Secondo Eurostat nel 2015, l’anno della grande emergenza umanitaria e dell’esodo dalla Siria (più Afghanistan e Iraq), il Regno Unito ha registrato “solo” 38.800 richieste d’asilo, un numero obiettivamente esiguo paragonato alle domande d’asilo arrivate in altri paesi di frontiera dell’Ue o in prima fila nell’accoglienza (in Germania quasi 500mila, 175mila in Ungheria e 160mila in Svezia). Per avere un ulteriore riferimento, in Italia l’anno passato erano più di 80mila.
Un’ulteriore conferma delle dimensioni contenute del fenomeno rifugiati in Gran Bretagna arriva dalla percentuale di richiedenti asilo per abitante. Nel Regno Unito nel 2015 erano circa 600 per ogni milione di abitanti, una cifra molto distante dai 18mila per milione in Ungheria ma anche dai quasi 6mila della Germania e pure dai 1400 in Italia.
A guardare l’andamento negli ultimi anni, il flusso di richiedenti asilo verso la Gran Bretagna è relativamente stabile. Alla crescita esponenziale in Germania, corrisponde un aumento di poche migliaia anche nell’anno più caldo: dai 26mila del 2011 ai 38mila del 2015.

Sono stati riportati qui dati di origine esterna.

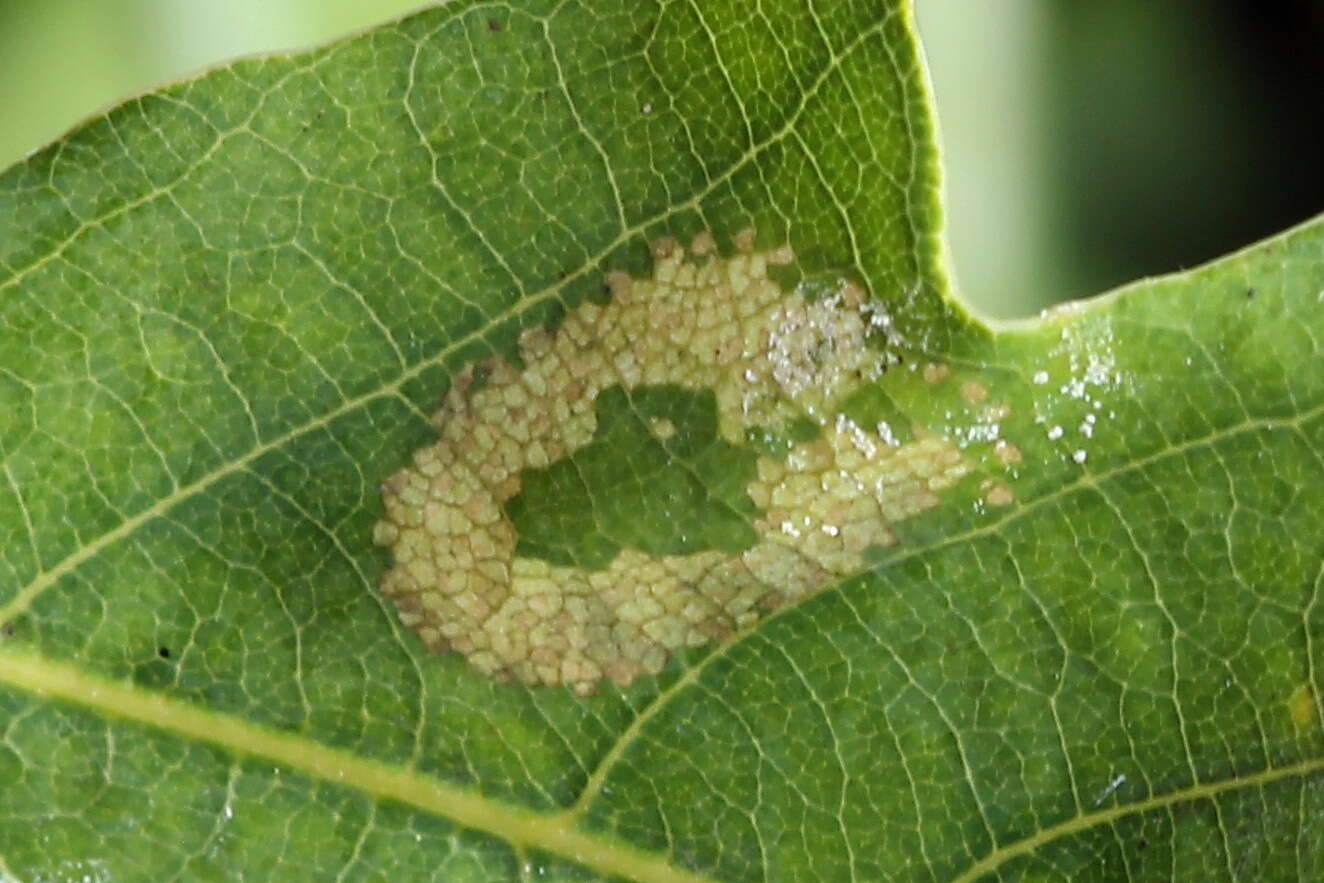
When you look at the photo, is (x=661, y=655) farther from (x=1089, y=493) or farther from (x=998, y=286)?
(x=998, y=286)

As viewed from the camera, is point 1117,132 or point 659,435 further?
point 1117,132

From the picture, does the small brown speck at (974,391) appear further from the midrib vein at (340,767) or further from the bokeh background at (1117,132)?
the bokeh background at (1117,132)

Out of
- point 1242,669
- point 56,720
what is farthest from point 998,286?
point 56,720

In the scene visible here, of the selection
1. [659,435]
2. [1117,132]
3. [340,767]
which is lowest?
[1117,132]

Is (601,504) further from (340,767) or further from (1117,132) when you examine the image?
(1117,132)

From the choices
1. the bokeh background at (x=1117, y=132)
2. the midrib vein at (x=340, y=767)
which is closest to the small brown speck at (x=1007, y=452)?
the midrib vein at (x=340, y=767)

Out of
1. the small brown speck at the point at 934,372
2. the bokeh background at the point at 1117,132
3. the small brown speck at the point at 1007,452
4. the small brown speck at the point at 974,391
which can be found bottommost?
the bokeh background at the point at 1117,132

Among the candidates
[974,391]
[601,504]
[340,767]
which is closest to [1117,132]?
[974,391]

Nel primo trimestre 2016, le richieste d’asilo presentate nel Regno Unito sono state poco più di 10150 una cifra che proiettata sui 12 mesi da come risultato a un numero analogo a quello del 2015. Nello stesso trimestre le unità britanniche per l’esame delle domande d’asilo hanno preso 8155 decisioni di cui 66% sono stati dinieghi e 29% di approvazione per lo status di rifugiato. Nello stesso periodo in Italia sono state valutate 23145 domande con un analogo tasso di riconoscimento di protezione internazionale: 34%.

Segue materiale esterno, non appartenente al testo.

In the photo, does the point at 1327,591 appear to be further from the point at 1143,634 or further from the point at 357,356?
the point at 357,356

Quali sono le nazionalità che arrivano a fare richiesta d’asilo oltremanica? In cima alla lista nel 2015 ci sono ancora gli eritrei, malgrado il tasso di riconoscimento in UK sia crollato. A seguire Iran, Pakistan, Sudan e meno di 3000 dalla Siria.
Un futuro incerto
Come ha sottolineato Kristy Siegfried su Irin saranno numerosi i nodi significativi da sciogliere: che fine faranno i 60mila arrivi previsti dal primo piano di relocation? Gli accordi bilaterali con la Francia (presente Calais?) che fine faranno con Londra fuori dall’Ue? Che ruolo avranno le navi della marina britannica nelle missioni internazionali nel Mediterraneo? In quale direzione verranno ridiscussi gli accordi europei sull’accoglienza?

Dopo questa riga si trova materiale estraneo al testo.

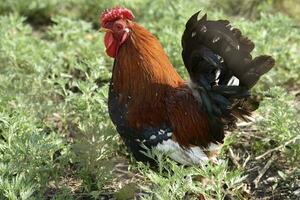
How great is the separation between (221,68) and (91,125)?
3.39ft

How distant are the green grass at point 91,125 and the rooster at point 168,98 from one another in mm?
175

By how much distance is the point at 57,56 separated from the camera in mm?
5414

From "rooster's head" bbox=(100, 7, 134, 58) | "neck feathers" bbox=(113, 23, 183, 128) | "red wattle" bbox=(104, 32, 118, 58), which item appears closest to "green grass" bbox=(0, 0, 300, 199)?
"neck feathers" bbox=(113, 23, 183, 128)

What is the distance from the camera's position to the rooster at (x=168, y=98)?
3.59 metres

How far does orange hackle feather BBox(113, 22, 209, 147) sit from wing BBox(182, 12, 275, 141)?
0.10 meters

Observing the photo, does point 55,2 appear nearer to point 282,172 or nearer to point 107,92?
point 107,92

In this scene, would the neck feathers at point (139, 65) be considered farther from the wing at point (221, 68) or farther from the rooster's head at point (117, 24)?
the wing at point (221, 68)

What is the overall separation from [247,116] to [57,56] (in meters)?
2.26

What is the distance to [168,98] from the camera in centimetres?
377

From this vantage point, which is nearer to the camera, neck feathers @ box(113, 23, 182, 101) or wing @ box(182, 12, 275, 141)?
wing @ box(182, 12, 275, 141)

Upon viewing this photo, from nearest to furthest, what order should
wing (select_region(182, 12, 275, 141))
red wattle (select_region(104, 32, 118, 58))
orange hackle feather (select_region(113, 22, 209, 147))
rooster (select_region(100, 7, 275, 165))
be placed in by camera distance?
wing (select_region(182, 12, 275, 141)) → rooster (select_region(100, 7, 275, 165)) → orange hackle feather (select_region(113, 22, 209, 147)) → red wattle (select_region(104, 32, 118, 58))

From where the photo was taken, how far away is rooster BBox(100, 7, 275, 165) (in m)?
3.59

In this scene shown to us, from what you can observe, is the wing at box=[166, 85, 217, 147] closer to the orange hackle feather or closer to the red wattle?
the orange hackle feather

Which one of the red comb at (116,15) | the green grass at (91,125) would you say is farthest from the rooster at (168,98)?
the green grass at (91,125)
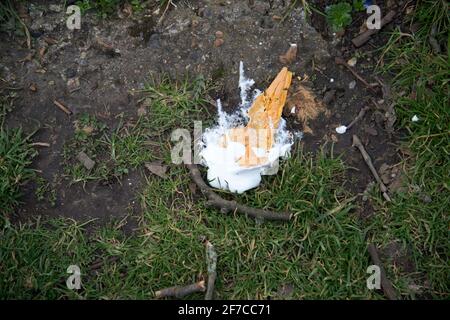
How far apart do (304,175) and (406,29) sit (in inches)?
45.0

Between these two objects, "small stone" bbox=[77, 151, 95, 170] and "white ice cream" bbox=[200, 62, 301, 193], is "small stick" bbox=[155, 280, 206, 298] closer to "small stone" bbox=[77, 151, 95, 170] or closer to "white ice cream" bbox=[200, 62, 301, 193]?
"white ice cream" bbox=[200, 62, 301, 193]

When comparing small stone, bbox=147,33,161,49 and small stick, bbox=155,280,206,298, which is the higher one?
small stone, bbox=147,33,161,49

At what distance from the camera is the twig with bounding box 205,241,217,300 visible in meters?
2.69

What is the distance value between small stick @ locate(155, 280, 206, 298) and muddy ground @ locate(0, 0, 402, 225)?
643mm

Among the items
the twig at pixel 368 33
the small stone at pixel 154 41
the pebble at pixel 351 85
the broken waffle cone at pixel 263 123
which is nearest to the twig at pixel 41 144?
the small stone at pixel 154 41

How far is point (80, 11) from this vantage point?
3.25 metres

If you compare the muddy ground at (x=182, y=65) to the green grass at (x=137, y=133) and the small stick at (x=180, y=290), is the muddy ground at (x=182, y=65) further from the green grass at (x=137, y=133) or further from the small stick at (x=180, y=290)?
the small stick at (x=180, y=290)

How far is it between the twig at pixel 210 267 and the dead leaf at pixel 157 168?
0.48 m

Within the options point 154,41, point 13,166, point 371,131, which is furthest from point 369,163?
point 13,166

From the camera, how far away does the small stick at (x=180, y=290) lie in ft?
8.75

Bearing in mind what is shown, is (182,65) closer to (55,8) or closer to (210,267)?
(55,8)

Comunque si risponderà in futuro a queste domande, gli effetti dello strappo della Gran Bretagna sulle politiche di frontiera e di accoglienza nei confronti dei rifugiati saranno profondi e lo spostamento a destra dell’intero asse politico renderà la Manica più larga, soprattutto per chi ha meno diritti ed è un facile bersaglio per la propaganda.